Yes, I have ran ping -t for 2 weeks now.. I thought initially it was an ISP issue, but after testing it consistently between laptops A and B… I was convinced there was something wrong with A.
Can you try running a ping -t to the IP of your modem? This will establish whether it is an issue internal to your system or external (I would assume it is internal but it never hurts to check).
The issue may be caused by your modem configuration so try resetting it to factory configuration (call your ISP if you are unsure of how to do this/unsure of how to reconfigure your DSL authentication details) and see if that has any affect on the problem.

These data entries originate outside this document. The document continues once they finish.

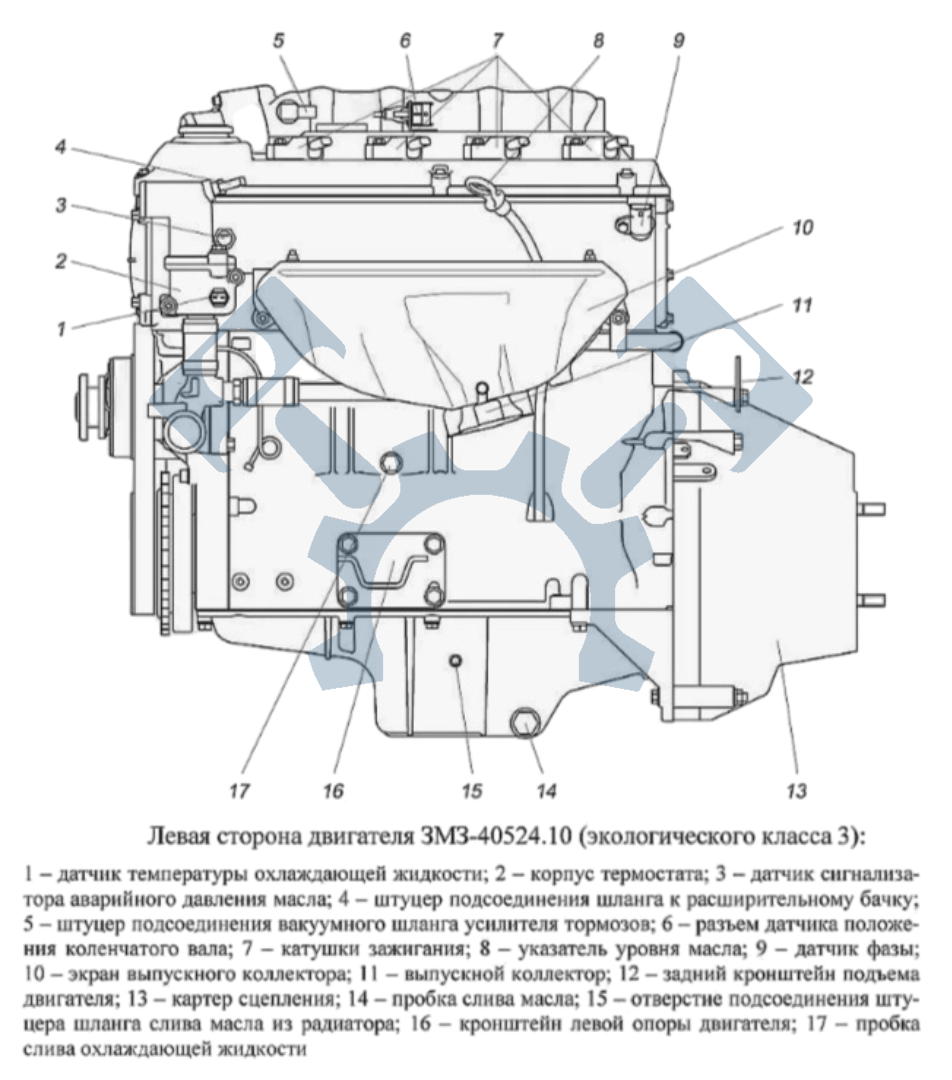 5 6 7 8 9

4

3

2

1

10

11

12

17 16 15 14 13

Левая сторона двигателя ЗМЗ-40524.10 (экологического класса 3):

1 – датчик температуры охлаждающей жидкости; 2 – корпус термостата; 3 – датчик сигнализатора аварийного давления масла; 4 – штуцер подсоединения шланга к расширительному бачку; 5 – штуцер подсоединения вакуумного шланга усилителя тормозов; 6 – разъем датчика положения коленчатого вала; 7 – катушки зажигания; 8 – указатель уровня масла; 9 – датчик фазы; 10 – экран выпускного коллектора; 11 – выпускной коллектор; 12 – задний кронштейн подъема двигателя; 13 – картер сцепления; 14 – пробка слива масла; 15 – отверстие подсоединения штуцера шланга слива масла из радиатора; 16 – кронштейн левой опоры двигателя; 17 – пробка слива охлаждающей жидкости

If resetting the modem doesn’t help, then I’d have to assume it is a problem with the network card or IP stack on the computer. Perhaps if you try uninstalling the drivers for the card and reinstalling them (try default Windows ones and ones from the RealTek website) to see if that helps.
some help? shameless bump
I don’t know how to fix issue but I know how you can fix your problem. You can connect it to the B and share the connection with A, this is less efficient solution and your connection will probably be slower than your maximum, but you’d have Internet access on both laptops.
Check this link if you’re interested:
http://windows.microsoft.com/en-US/windows-vista/Using-ICS-Internet-Connection-Sharing
actually, I am doing that right now… using Connectify.
Since it’s wireless, it might be a port connection issue.. hmmm. anyways. tnx.